Because certain presentations, especially when it comes to layouts, are currently impossible or unreasonably difficult to implement using semantic HTML and CSS alone, many web developers have begun to separate their layout elements from their content and presentation. This allows them to achieve design goals and still make easy changes later. There are many ways to do this, including the following:

  • Class-name-based Search and Replace

    By naming each layout-specific element carefully, developers can do global search and replaces to make changes to layouts. Obviously, this is a very cumbersome and error-prone solution, but it allows developers to achieve the necessary presentation and move on with some kind of prayer that they will be able to modify all their layout elements should change be necessary later. Also obviously, use this solution as a last resort.

  • JavaScript Insertion

    Clever JavaScript coders have written scripts that will identify certain elements and then wrap them in non-semantic layout code. Some argue that this isn’t true separation of content and presentation, but it counts—the presentation is only meshed to the content at the browser level (not in the content source file), and the JavaScript can be turned off, leaving perfectly semantic code. This is a pretty good stop-gap measure to put in place while we wait for CSS and browsers to improve.

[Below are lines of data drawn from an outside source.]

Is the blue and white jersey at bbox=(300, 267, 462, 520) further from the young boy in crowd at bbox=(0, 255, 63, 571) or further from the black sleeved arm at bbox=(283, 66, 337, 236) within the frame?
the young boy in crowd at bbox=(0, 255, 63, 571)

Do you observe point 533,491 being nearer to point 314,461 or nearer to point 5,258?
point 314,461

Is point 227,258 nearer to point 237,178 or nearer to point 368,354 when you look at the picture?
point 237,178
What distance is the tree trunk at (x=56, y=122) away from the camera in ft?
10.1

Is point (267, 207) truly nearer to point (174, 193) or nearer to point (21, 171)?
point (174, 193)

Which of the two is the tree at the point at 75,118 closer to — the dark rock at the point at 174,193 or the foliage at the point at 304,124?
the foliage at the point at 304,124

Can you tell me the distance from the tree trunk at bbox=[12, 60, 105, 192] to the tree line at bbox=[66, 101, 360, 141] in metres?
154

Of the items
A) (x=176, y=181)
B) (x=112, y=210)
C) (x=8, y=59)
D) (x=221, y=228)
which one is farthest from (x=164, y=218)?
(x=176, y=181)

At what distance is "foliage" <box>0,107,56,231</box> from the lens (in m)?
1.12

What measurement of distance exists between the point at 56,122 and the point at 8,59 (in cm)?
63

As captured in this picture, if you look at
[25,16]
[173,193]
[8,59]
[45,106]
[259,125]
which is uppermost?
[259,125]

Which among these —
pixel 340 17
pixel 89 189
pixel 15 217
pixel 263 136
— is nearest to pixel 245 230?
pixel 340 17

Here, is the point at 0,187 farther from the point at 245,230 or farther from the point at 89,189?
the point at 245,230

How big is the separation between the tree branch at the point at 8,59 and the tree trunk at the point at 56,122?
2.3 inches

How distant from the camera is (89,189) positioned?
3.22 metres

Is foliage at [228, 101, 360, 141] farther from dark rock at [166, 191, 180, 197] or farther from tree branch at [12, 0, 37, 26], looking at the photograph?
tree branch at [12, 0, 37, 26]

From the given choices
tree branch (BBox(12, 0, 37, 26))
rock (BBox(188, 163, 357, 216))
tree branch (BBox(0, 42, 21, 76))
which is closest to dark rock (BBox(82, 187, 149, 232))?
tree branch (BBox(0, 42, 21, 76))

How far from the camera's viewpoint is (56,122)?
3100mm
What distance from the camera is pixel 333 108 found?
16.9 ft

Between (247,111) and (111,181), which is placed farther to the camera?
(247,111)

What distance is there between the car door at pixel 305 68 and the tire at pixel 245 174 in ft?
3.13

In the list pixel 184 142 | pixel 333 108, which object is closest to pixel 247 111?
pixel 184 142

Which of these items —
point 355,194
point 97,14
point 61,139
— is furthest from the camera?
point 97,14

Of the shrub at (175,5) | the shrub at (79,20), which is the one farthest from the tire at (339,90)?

  • Inclusion of Layout Elements

    This is the server-side version of JavaScript Insertion—files are “included” at key points in the content source. These files contain the layout and presentational, not always semantic, HTML and CSS. They can be changed later to reflect improvements in CSS and browsers.

  • CMS-based Templates

    Templates are easily the most poweful method of separating layout from content. Because the system takes care of the leg-work of changing the pages based on a certain layout, these pages will be super-easy to modify and to update with more compliant HTML and CSS later.

These methods all rely on HTML and CSS for layout purposes. We don’t need a new technology to make this possible—I would simply say that there is a third class of information that needs to be considered. We have Content, which is what the elements say. We have Presentation, which is what the elements look like. And now we need to have a more robust system for Layout, which is where the elements are.

The Persistence of Separation of Content, Presentation, and Layout

There will always be some kinds of wrapper elements in HTML—these wrappers give semantic meaning to the HTML. They define what elements belong together. These wrappers can be used for layout purposes as well. But if the relationship of wrappers to elements ever changes, then it is very beneficial to have a method for easily updating the layouts of web pages. That’s one reason CMSs have become so popular. A web standards-compliant CMS or template system is basically a must for anyone building a site with more than 3-5 pages per layout or more than 10-15 pages total.

Because the locations of elements will change (independently of their content or appearance), HTML and CSS for layouts need to be managed separately, just like content and presentation are separated. Separation of content, presentation, and layout will further improve the power and robustness of web design, making site creation and maintenance easier and freeing up precious time for other important things.